Let

$$\alpha = \frac{1}{\sin 60^\circ \sin 61^\circ} + \frac{1}{\sin 62^\circ \sin 63^\circ} + \cdots + \frac{1}{\sin 118^\circ \sin 119^\circ}.$$

Then the value of

$$\left(\frac{\csc 1^\circ}{\alpha}\right)^2$$

is ______.

The given sum contains angles that differ by $$1^\circ$$, so we first convert each term by the identity
$$\frac{1}{\sin A\,\sin B}\;=\;\frac{\cot A-\cot B}{\sin\!\left(B-A\right)}\,.$$ Here $$B-A = 1^\circ$$ for every pair.

Hence each term becomes
$$\frac{1}{\sin k^\circ \,\sin(k+1)^\circ}\;=\;\frac{\cot k^\circ-\cot(k+1)^\circ}{\sin1^\circ}\,.$$ With $$k = 60,62,64,\dots ,118$$ we get

$$\alpha \;=\;\frac{1}{\sin1^\circ}\! \Bigl[\bigl(\cot60^\circ-\cot61^\circ\bigr) +\bigl(\cot62^\circ-\cot63^\circ\bigr) +\cdots +\bigl(\cot118^\circ-\cot119^\circ\bigr)\Bigr].$$

Introduce the compact notation

$$S \;=\;\sum_{k=0}^{29}\Bigl(\cot(60+2k)^\circ-\cot(61+2k)^\circ\Bigr).$$ Then $$\alpha=\dfrac{S}{\sin1^\circ}\,,$$ so our task is to evaluate $$S$$.

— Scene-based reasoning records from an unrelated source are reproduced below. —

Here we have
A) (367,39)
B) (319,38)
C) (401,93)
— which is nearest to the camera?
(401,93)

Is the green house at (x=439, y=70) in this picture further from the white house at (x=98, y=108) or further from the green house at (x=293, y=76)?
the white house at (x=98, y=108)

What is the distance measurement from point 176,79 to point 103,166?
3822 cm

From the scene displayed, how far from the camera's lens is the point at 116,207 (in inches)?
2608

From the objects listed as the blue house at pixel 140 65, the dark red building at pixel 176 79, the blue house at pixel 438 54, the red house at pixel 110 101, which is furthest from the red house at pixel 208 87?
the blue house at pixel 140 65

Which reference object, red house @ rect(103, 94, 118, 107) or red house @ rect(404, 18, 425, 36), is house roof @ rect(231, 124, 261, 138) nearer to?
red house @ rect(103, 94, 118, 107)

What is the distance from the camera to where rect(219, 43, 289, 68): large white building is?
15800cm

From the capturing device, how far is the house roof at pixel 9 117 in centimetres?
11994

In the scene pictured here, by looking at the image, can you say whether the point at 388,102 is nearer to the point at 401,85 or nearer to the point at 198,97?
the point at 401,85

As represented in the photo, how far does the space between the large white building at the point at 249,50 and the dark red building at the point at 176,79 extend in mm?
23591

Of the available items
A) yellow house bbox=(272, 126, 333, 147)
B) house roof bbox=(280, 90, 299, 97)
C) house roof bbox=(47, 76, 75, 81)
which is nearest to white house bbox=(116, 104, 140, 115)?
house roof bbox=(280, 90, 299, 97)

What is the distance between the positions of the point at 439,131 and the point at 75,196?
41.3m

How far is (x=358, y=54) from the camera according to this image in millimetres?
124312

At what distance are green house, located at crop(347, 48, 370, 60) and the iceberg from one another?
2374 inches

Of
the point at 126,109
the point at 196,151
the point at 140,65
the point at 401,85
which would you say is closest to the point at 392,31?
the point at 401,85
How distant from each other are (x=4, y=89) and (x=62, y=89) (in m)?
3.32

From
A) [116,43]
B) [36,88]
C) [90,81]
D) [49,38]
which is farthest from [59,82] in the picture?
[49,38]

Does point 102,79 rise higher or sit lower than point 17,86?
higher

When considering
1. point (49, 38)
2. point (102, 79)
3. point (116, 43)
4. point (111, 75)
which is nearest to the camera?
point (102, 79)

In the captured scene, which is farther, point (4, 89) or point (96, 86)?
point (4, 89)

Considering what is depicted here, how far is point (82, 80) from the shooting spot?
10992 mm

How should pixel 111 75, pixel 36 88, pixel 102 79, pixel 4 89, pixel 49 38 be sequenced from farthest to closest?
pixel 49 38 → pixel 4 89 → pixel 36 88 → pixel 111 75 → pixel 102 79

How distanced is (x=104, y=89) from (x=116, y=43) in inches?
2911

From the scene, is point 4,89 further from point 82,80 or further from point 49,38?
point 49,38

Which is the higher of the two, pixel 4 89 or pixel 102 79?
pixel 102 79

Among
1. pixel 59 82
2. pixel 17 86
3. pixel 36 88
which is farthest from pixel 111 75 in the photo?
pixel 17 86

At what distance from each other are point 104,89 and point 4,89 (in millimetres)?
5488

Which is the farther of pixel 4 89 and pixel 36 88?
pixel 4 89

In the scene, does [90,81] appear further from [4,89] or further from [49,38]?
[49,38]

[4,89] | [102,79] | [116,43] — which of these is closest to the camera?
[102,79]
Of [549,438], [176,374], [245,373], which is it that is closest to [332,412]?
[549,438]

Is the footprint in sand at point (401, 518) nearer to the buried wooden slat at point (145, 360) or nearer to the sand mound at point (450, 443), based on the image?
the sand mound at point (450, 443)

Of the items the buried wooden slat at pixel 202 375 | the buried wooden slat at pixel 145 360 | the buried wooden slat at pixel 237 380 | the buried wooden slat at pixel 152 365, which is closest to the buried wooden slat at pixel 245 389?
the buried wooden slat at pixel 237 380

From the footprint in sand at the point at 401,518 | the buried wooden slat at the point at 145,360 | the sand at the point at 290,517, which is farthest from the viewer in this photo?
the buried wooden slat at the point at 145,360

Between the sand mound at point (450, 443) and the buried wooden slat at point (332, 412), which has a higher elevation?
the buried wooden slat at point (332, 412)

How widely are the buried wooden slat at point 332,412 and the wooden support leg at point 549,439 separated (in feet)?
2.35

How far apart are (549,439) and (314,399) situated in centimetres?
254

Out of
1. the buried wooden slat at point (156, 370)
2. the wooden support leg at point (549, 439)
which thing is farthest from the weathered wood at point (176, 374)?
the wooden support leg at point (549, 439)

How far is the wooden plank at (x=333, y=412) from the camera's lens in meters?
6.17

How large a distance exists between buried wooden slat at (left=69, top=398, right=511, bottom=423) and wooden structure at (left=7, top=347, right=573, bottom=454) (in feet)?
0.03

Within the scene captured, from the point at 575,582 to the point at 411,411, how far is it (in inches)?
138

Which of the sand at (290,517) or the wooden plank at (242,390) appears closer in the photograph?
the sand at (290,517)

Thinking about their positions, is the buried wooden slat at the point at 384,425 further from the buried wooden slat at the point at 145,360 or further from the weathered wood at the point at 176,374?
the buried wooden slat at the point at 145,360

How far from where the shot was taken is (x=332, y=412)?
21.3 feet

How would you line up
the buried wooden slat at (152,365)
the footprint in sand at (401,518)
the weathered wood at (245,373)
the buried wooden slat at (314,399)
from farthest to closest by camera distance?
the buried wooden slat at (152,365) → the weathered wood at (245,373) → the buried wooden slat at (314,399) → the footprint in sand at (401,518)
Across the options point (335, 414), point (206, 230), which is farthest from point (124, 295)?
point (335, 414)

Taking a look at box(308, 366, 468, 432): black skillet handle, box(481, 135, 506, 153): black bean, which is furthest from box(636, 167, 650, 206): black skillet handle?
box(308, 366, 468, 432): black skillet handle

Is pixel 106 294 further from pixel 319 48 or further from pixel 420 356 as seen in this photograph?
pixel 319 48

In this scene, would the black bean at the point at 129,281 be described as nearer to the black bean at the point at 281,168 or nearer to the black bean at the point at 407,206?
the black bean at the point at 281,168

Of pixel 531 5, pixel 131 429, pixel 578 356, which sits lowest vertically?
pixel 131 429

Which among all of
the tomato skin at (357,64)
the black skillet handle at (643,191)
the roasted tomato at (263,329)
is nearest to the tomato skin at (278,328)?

Separate even and odd arguments:

$$S =\bigl[\cot60^\circ+\cot62^\circ+\cdots+\cot118^\circ\bigr] -\bigl[\cot61^\circ+\cot63^\circ+\cdots+\cot119^\circ\bigr].$$

Write each angle as either below $$90^\circ$$ or above $$90^\circ$$:

• For $$\theta\lt90^\circ$$, $$\cot\theta^\circ=\tan(90^\circ-\theta^\circ).$$
• For $$\theta=90^\circ+\delta^\circ$$, $$\cot\theta^\circ=-\tan\delta^\circ.$$

Applying these to all terms gives

$$\begin{aligned} S&=\Bigl[\tan30^\circ+\tan28^\circ+\cdots+\tan2^\circ\Bigr] -\Bigl[\tan29^\circ+\tan27^\circ+\cdots+\tan1^\circ\Bigr] \\ &\quad-\Bigl[\tan28^\circ+\tan26^\circ+\cdots+\tan2^\circ\Bigr] +\Bigl[\tan29^\circ+\tan27^\circ+\cdots+\tan1^\circ\Bigr]. \end{aligned}$$

The two long odd-angle sums cancel, and every even-angle term from $$2^\circ$$ to $$28^\circ$$ cancels as well. The only term left is

$$S=\tan30^\circ=\frac{1}{\sqrt3}\,.$$

Therefore

$$\alpha=\frac{S}{\sin1^\circ}=\frac{1}{\sqrt3\,\sin1^\circ}\,.$$

Finally,

$$\left(\frac{\csc1^\circ}{\alpha}\right)^2 =\left(\frac{1/\sin1^\circ}{1/(\sqrt3\,\sin1^\circ)}\right)^2 =\left(\sqrt3\right)^2 =3.$$

Answer: 3